Capgemini hat die Übernahme von Altran angekündigt. Mit dem Zusammenschluss entsteht ein IT-Dienstleister mit einem ausgeprägten Portfolio für digitale Transformationsprojekte in der Fertigung.

Mit der Übernahme finden zwei französische Unternehmen zusammen, die in ihren jeweiligen Märkten eine große internationale Reichweite und Präsenz haben. Altran ist mit einem Umsatz von rund drei Milliarden Euro und 45.000 Mitarbeitern eindeutig einer der führenden Anbieter, wenn nicht gar Spitzenreiter, im weltweiten Markt für Ingenieurs- und F&E-Dienstleistungen (Forschung und Entwicklung).

Mit dem Kauf von Altran verstärkt Capgemini sein Geschäft mit Ingenieurs-Dienstleistungen.
Mit dem Kauf von Altran verstärkt Capgemini sein Geschäft mit Ingenieurs-Dienstleistungen.
Foto: PopTika - shutterstock.com

Capgemini wiederum ist mit gut 13 Milliarden Euro Umsatz die Nummer neun im teknowlogy-Ranking der weltweit führenden IT-Service-Provider. Das Unternehmen ist schon seit Langem weit über den französischen Heimatmarkt hinausgewachsen. Von den rund 200.000 Mitarbeitern arbeiten beispielsweise über 100.000 in Indien.
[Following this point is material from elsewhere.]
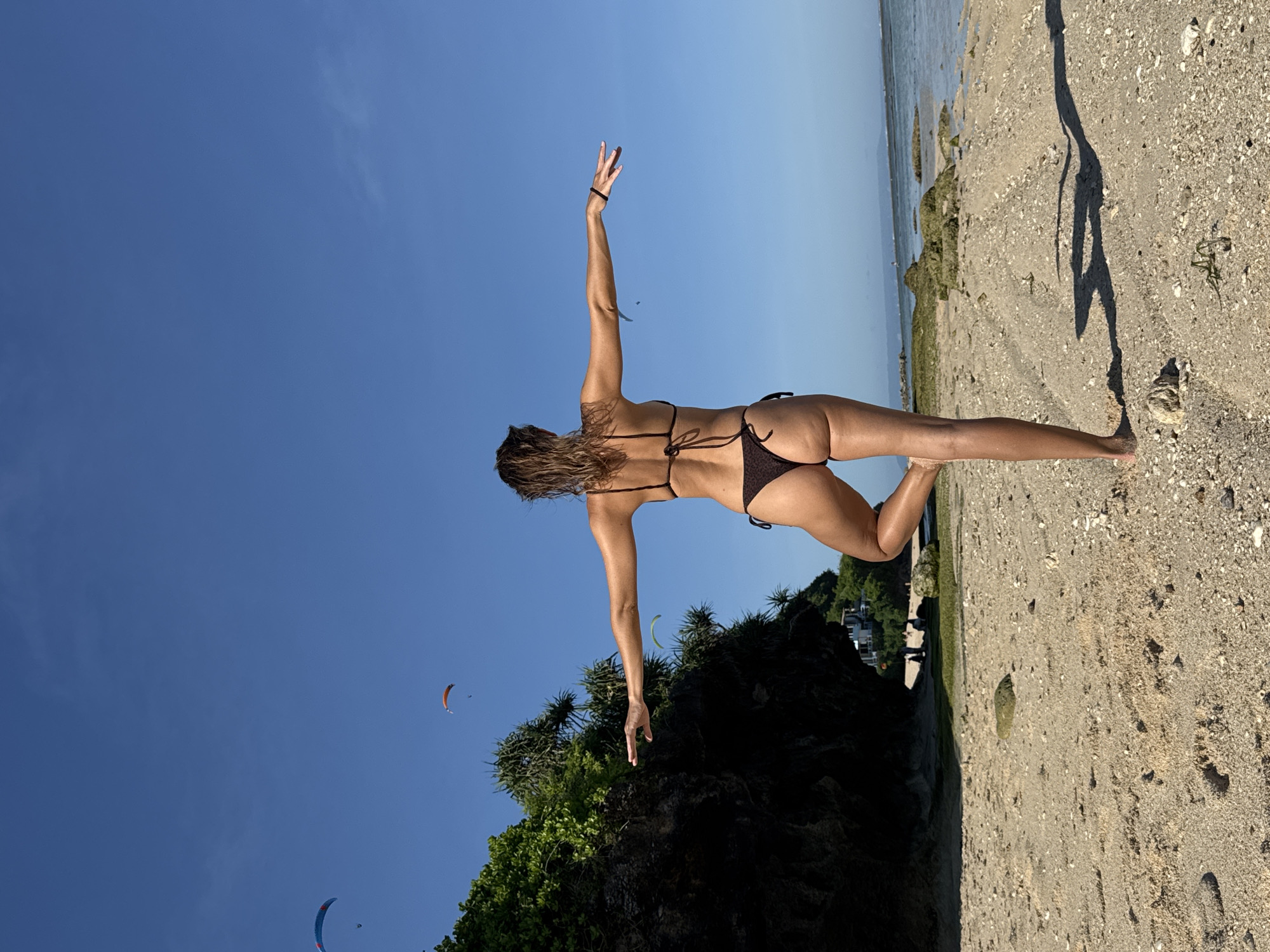 Woman practices beach yoga poses in Kuta Selatan Indonesia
Zur Expansionsstrategie von Capgemini gehören seit jeher auch Akquisitionen. Übernahmen wurden immer wieder gezielt eingesetzt, um die eigene Stellung in wichtigen Märkten und Regionen zu verbessern. Mit Zukäufen wie beispielsweise von iGate wurde etwa das US-Geschäft ausgebaut. Unternehmen wie Idean und Fahrenheit 212 wiederum trugen zu einem geschärften Profil im Bereich der digitalen Transformation und insbesondere im CX-Umfeld bei.

Capgemini erweitert sein Portfolio

Die nun angekündigte Übernahme von Altran, für die Capgemini rund 3,6 Milliarden Euro bereitstellt, hat eindeutig eine Portfolio-Erweiterung zum Ziel. Verglichen mit anderen IT-Service-Providern konnte Capgemini auch bislang schon auf ein bemerkenswertes Geschäft im Markt für Engineering-Dienstleistungen verweisen. Die Aktivitäten konzentrierten sich bis dato auf den Unternehmenszweig Sogeti High Tech und auf Teile von iGate, die zuletzt in der Business-Unit DEMS (Digital Engineering and Manufacturing Services) zusammengefasst wurden.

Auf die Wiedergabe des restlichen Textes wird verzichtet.